The friends’ conflicting stories have been compounded by vague reports from authorities. The U.S. State Department reportedly stated that there was no clear evidence of foul play. A death certificate obtained by Queen City News says Robinson died of a “severe spinal cord injury,” and it does not mention alcohol poisoning. In a section addressing whether the death was “accidental or violent,” someone answered “yes.” So it is unclear what authorities meant to select.

“I was livid,” Long shares when asked about her reaction after seeing it. “I was extremely upset. When I saw the video, I automatically yelled. At that moment, I was wishing I was there. I played that video over and over again. They had to wake her up out of her sleep because she sleeps naked. And she was naked standing there, and here she is fighting this girl. And my sister’s like 5’1?, 100 pounds. That image of her didn’t sit well with me.”

Baja California Sur’s prosecutor’s office (Procuraduría General de Justicia del Estado de Baja California Sur) has since announced that an arrest warrant has been issued for “femicide.” A representative of the office, who was not authorized to discuss details, told ESSENCE that femicide involves a killing where there is a “relationship between the people,” including friends or spouses.

According to a statement that the state prosecutor’s office released on Facebook last Thursday, the next steps are for national authorities– including Mexico’s Attorney General and Minister of Foreign Affairs– to carry out the extradition process, which involves the U.S. delivering a suspect to Mexican authorities. The state government of Baja California Sur will also continue with their investigation.

As Robinson told ESSENCE, “we’ve been working to make sure that adequate pressure is put on authorities so that a proper investigation is done in this case, because obviously, people that are involved are concealing aspects of the case.”

“A lot of times, people’s first foray into our [legal] system is when they’re a victim of a violent crime or family members are a victim of violent crime, and they don’t know what to do. Fortunately, or unfortunately, as a criminal defense attorney, I know the terrain very well. And I try to just guide the family on what to expect, what to do.”

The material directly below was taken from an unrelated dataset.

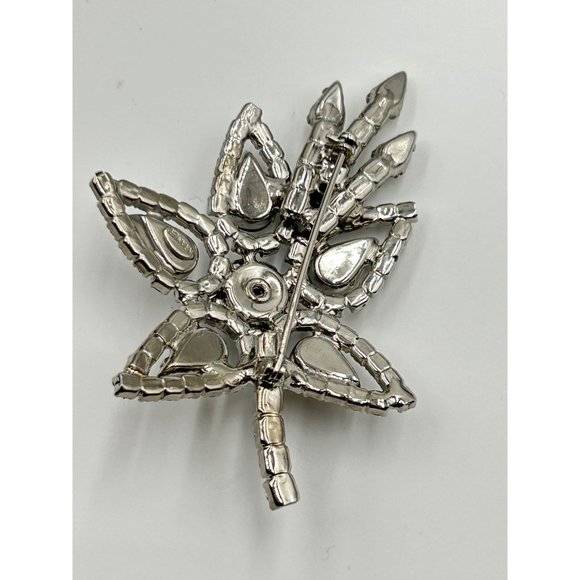 Signed KRAMER Vintage Rhinestones Star Flower Brooch Clear Stones All Prong Set - Picture 4 of 6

Robinson also hints at the racial implications of some cases. “We’re aware that the only way to get these cases to move and to get the system to work is that we have to march, we have to rally, we have to cause the conversation to be had so cases can be amplified and there can be transparency in the process.”

Tequila Long states that she is going to miss “the little things” about her sister. “Conversations, text messages, how we respond to each other when she calls. That’s what I’m missing now.”

Robinson, Long shares, was “Outgoing. Well-spoken. [She had] ambition [and was] intelligent, business driven, lovable, respectful, and beautiful inside and out.”

Long hopes that all of those on the trip are “shipped back to Mexico. I want to see them over there doing time, away from their family, trying to learn Spanish. That’s where I want them at.”